CHALLENGE 1 => Please retype the listing, starting at the line that contains "Is point (429, 155)" and running through the end of the listing, with both ends included.

Edge Cases and Failure Modes

1. The Hero Culture Problem

One senior engineer always handles incidents, even when others are on-call. They jump in because they're faster, but this prevents others from learning and creates a single point of failure.

Solution: Enforce a "shadow first" policy where the hero becomes the secondary and coaches the primary through resolution. Track incident resolution by responder to ensure distribution.

2. The Never-Ending Incident

An incident spans multiple on-call shifts. The handoff loses context. The new on-call re-investigates from scratch.

Solution: For incidents lasting more than 4 hours, assign an Incident Commander who persists through the incident regardless of on-call rotation. The IC can hand off, but must explicitly transfer all context.

3. Simultaneous Incidents

Two P1 incidents fire at the same time. One on-call engineer cannot effectively handle both.

Solution: Automatic secondary paging when the primary is already engaged in an active incident:

typescript

function shouldPageSecondary(
  primaryStatus: 'idle' | 'investigating' | 'in_war_room',
  newIncidentSeverity: string,
  activeIncidentCount: number
): boolean {
  // Always page secondary if primary is in a war room
  if (primaryStatus === 'in_war_room') return true;

  // Page secondary if primary is already investigating and new incident is P0/P1
  if (
    primaryStatus === 'investigating' &&
    (newIncidentSeverity === 'P0' || newIncidentSeverity === 'P1')

SUPPLIED MATERIAL =>
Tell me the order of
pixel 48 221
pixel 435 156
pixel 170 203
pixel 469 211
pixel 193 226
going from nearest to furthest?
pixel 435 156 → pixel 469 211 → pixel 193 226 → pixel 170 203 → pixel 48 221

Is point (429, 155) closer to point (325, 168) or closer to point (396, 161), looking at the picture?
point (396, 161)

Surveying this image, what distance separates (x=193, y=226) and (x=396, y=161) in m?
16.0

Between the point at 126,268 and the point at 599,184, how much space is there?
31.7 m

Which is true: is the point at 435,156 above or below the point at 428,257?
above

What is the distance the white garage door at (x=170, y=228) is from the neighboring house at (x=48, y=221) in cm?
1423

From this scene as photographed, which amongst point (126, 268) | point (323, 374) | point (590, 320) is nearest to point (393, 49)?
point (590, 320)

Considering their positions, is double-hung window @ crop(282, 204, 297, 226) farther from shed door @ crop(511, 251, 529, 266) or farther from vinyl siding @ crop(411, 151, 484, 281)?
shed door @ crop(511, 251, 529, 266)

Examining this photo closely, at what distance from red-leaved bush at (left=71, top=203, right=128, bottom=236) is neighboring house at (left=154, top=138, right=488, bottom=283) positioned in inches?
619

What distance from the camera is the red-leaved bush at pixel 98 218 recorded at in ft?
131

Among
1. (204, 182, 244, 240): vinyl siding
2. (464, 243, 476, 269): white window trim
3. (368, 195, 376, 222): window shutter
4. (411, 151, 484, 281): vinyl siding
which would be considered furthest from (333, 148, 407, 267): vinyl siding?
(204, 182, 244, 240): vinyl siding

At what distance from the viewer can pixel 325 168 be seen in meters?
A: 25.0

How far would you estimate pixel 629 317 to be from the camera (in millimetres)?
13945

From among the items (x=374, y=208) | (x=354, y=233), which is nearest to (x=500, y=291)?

CHALLENGE 2 => Continue the article on on-call incident edge cases from the point where it stops.

RESPONSE 1 =>
Is point (429, 155) closer to point (325, 168) or closer to point (396, 161), looking at the picture?
point (396, 161)

Surveying this image, what distance separates (x=193, y=226) and (x=396, y=161) in m?
16.0

Between the point at 126,268 and the point at 599,184, how much space is there?
31.7 m

Which is true: is the point at 435,156 above or below the point at 428,257?
above

What is the distance the white garage door at (x=170, y=228) is from the neighboring house at (x=48, y=221) in cm?
1423

From this scene as photographed, which amongst point (126, 268) | point (323, 374) | point (590, 320) is nearest to point (393, 49)?
point (590, 320)

Considering their positions, is double-hung window @ crop(282, 204, 297, 226) farther from shed door @ crop(511, 251, 529, 266) or farther from vinyl siding @ crop(411, 151, 484, 281)?
shed door @ crop(511, 251, 529, 266)

Examining this photo closely, at what distance from red-leaved bush at (left=71, top=203, right=128, bottom=236) is neighboring house at (left=154, top=138, right=488, bottom=283) positioned in inches?
619

What distance from the camera is the red-leaved bush at pixel 98 218 recorded at in ft?
131

Among
1. (204, 182, 244, 240): vinyl siding
2. (464, 243, 476, 269): white window trim
3. (368, 195, 376, 222): window shutter
4. (411, 151, 484, 281): vinyl siding
which would be considered furthest from (333, 148, 407, 267): vinyl siding?
(204, 182, 244, 240): vinyl siding

At what distance from the viewer can pixel 325 168 be seen in meters?
A: 25.0

How far would you estimate pixel 629 317 to be from the camera (in millimetres)?
13945

From among the items (x=374, y=208) | (x=354, y=233), which is nearest to (x=500, y=291)?

RESPONSE 2 =>
  ) {
    return true;
  }

  // Page secondary if more than 2 active incidents
  if (activeIncidentCount >= 2) return true;

  return false;
}

Signs Your On-Call Is Unhealthy

Engineers swapping shifts to avoid on-call
On-call engineer always has laptop open during personal time "just in case"
Shift handoff takes less than 2 minutes (nobody cares enough to do it properly)
New team members refuse to join the on-call rotation
The same 2-3 people handle every P0, regardless of who is on-call
On-call is used as a punishment or hazing ritual for new hires
No one reviews on-call load metrics

Performance Characteristics

On-Call Load Targets

Metric	Healthy	Warning	Critical
Pages per week	0-2	3-5	>5
Actionable page rate	>80%	60-80%	<60%
Sleep interruptions per shift	0-1	2-3	>3
MTTA (minutes)	<5	5-15	>15
On-call frequency	<= 1 in 4	1 in 3	1 in 2 or worse
Escalation rate	<15%	15-30%	>30%
Postmortem action completion	>80%	50-80%	<50%

The Cost of Poor On-Call

Annual Cost = C_{t u r n o v e r} + C_{p r o d u c t i v i t y} + C_{i n c i d e n t s} + C_{c o m p e n s a t i o n}

For a team of 8 with poor on-call practices:

Component	Calculation	Annual Cost
Turnover (1 person/year)	$150K recruiting + onboarding	$150,000
Productivity loss (20% for all 8)	8 x $180K salary x 20%	$288,000
Extended incident resolution	30% longer MTTR x 50 incidents x $5K/hour	$75,000
Overtime/compensation	8 x $500/week x 52	$208,000
Total		$721,000

Investing $100K in automation, alert tuning, and better tooling typically pays for itself within 6 months.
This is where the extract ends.